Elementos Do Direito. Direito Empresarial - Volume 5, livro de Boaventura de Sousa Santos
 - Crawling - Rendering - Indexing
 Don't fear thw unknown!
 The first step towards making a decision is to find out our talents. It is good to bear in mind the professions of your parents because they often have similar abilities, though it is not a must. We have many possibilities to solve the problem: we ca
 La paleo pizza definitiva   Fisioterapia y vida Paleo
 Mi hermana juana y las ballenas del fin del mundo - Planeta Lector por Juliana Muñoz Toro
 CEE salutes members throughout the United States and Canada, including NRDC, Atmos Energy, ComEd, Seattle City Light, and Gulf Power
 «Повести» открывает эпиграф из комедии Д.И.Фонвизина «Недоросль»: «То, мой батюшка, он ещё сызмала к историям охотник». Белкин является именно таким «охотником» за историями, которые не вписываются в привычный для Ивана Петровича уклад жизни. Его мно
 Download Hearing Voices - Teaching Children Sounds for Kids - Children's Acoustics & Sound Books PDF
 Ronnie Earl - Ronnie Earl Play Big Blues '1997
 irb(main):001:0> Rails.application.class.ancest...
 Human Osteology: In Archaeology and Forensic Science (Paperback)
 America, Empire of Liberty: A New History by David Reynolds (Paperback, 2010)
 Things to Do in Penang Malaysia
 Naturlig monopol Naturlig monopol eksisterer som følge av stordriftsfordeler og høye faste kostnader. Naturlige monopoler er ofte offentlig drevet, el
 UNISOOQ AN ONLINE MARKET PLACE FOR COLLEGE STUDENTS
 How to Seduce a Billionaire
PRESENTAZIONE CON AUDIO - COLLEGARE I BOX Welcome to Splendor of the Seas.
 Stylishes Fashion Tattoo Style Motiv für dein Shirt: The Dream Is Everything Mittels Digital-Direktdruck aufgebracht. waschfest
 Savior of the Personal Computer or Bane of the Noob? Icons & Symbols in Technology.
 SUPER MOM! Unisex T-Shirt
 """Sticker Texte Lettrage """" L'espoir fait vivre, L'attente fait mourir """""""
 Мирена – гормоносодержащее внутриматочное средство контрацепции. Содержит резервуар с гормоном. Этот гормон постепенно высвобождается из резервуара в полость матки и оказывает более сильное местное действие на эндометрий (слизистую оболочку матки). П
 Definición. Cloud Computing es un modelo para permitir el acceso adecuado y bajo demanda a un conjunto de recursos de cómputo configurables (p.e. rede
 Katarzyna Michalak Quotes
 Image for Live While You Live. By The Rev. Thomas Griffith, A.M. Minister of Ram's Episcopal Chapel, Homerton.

***

What you will do >> When the line with "Naturlig monopol Naturlig" is reached in the data above, start copying there, and copy each line exactly until the line with "PRESENTAZIONE CON AUDIO" has been copied; copy nothing else.

Your response >>
 Naturlig monopol Naturlig monopol eksisterer som følge av stordriftsfordeler og høye faste kostnader. Naturlige monopoler er ofte offentlig drevet, el
 UNISOOQ AN ONLINE MARKET PLACE FOR COLLEGE STUDENTS
 How to Seduce a Billionaire
PRESENTAZIONE CON AUDIO - COLLEGARE I BOX Welcome to Splendor of the Seas.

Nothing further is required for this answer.